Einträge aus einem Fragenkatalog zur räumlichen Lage
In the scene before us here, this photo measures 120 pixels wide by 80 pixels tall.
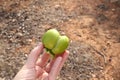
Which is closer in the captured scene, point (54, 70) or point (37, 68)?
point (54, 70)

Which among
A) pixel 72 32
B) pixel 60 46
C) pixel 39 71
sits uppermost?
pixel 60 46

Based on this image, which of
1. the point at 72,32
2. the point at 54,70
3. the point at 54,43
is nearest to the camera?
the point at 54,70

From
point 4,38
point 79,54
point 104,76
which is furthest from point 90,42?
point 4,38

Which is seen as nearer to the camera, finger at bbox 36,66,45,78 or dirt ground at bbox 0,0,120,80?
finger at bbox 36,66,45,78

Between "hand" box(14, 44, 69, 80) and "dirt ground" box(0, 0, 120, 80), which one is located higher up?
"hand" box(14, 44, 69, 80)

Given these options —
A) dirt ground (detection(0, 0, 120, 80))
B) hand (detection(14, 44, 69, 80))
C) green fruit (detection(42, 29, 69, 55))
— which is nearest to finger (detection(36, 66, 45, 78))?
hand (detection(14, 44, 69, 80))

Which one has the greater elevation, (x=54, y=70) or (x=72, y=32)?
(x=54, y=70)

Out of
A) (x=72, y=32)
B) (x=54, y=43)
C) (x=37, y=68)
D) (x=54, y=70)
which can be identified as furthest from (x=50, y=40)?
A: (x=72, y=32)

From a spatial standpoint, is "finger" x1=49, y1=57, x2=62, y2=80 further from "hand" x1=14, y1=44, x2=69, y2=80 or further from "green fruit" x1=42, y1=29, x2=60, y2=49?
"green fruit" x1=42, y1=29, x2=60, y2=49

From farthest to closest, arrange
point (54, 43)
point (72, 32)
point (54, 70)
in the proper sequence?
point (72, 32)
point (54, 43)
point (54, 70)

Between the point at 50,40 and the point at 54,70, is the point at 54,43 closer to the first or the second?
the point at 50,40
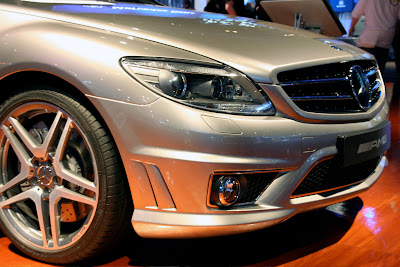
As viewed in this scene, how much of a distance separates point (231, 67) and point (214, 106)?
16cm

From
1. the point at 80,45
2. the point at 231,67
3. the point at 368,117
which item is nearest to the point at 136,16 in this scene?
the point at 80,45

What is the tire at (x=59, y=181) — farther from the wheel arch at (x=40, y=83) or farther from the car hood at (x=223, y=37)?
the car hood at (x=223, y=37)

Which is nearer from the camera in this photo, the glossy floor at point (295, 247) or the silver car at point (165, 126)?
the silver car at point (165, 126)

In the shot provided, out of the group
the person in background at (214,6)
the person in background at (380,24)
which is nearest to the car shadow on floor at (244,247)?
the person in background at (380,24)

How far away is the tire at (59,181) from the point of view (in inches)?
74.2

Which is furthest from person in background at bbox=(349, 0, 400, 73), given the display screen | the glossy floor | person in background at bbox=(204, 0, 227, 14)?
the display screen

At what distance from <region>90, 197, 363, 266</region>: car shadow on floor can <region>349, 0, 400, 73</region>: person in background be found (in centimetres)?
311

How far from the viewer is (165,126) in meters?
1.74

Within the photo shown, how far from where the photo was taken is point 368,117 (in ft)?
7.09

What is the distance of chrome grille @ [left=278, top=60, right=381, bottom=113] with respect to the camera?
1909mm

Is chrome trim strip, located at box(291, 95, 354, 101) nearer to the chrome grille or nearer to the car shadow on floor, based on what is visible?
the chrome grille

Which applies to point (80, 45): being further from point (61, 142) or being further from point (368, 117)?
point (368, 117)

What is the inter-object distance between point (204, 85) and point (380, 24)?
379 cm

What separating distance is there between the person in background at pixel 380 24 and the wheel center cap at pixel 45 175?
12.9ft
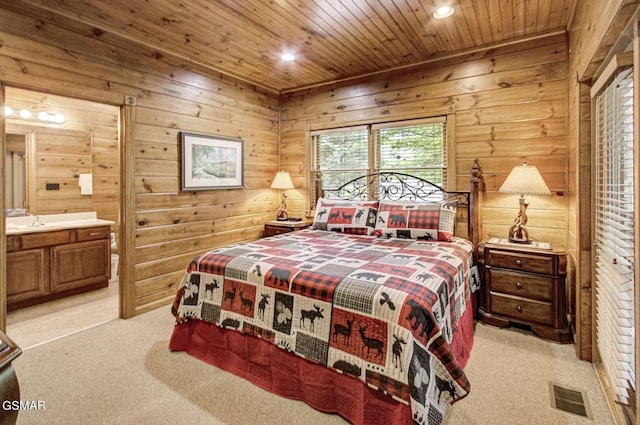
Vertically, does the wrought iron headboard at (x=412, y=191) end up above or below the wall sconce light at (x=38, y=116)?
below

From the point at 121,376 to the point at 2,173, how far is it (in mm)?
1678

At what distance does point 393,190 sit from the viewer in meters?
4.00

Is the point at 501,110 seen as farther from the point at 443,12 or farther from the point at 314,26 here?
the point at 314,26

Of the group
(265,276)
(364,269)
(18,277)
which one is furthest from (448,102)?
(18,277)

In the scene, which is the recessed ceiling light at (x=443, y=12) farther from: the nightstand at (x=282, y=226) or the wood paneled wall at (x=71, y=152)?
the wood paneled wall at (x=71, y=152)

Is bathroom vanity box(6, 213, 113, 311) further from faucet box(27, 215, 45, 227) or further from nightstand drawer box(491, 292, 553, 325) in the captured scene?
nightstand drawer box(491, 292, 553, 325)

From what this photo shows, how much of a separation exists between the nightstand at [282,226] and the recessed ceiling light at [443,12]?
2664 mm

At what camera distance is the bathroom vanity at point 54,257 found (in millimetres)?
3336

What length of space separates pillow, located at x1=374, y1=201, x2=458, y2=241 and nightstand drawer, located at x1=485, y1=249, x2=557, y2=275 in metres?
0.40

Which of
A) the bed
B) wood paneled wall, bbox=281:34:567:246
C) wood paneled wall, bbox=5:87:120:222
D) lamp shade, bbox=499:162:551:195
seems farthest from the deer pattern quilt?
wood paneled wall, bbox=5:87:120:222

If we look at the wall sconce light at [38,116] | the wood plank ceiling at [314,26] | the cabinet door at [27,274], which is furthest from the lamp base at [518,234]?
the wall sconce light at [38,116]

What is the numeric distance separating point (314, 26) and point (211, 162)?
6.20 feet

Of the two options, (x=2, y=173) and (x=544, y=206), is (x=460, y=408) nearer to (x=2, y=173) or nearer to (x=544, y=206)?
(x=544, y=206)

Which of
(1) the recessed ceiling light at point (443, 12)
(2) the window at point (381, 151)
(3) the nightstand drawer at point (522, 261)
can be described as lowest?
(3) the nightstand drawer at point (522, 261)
---
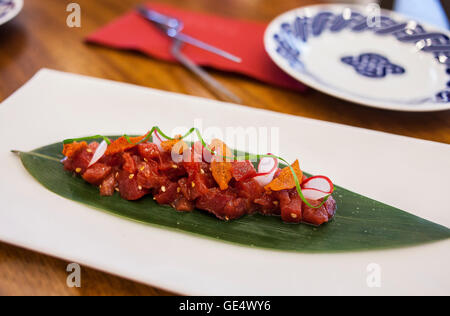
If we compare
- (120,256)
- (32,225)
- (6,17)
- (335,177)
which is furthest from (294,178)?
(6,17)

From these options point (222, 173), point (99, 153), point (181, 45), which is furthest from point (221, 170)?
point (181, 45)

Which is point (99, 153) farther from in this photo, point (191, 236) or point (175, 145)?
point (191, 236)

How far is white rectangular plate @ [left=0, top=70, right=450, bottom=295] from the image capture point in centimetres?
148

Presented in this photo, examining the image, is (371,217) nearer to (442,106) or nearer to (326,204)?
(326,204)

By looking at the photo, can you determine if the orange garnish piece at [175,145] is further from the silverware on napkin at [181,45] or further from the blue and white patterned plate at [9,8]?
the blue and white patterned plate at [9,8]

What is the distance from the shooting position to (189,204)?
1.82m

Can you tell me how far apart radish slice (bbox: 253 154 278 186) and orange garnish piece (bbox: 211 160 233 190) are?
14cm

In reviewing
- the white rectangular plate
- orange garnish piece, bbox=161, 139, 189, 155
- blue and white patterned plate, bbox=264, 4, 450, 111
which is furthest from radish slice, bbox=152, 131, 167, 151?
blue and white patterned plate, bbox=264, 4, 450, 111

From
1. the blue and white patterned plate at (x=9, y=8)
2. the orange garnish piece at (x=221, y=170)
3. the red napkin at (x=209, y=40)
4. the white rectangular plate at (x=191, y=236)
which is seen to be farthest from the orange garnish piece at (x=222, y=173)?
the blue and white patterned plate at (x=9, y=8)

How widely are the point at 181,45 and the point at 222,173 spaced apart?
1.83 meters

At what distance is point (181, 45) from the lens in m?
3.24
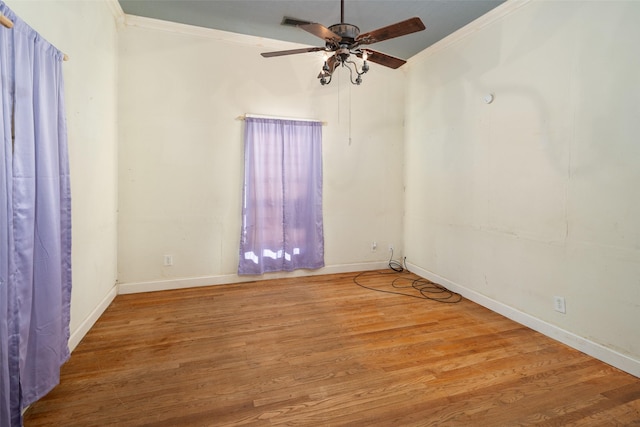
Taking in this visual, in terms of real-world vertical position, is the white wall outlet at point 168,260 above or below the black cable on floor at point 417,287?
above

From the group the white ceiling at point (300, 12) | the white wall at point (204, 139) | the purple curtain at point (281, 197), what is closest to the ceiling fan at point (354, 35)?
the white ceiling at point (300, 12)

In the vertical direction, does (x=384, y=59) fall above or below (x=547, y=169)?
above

* _AUSZUFÜHRENDE AUFGABE_
Zieh aus den Einträgen jede Zeile heraus, in der das Wort „apart“ vorkommt.

* _ANTWORT_
Can you tell me how far apart radish slice (bbox: 253 154 278 186) and orange garnish piece (bbox: 211 160 233 190) are?
How widely are the point at 181,45 and the point at 222,173 spaced apart?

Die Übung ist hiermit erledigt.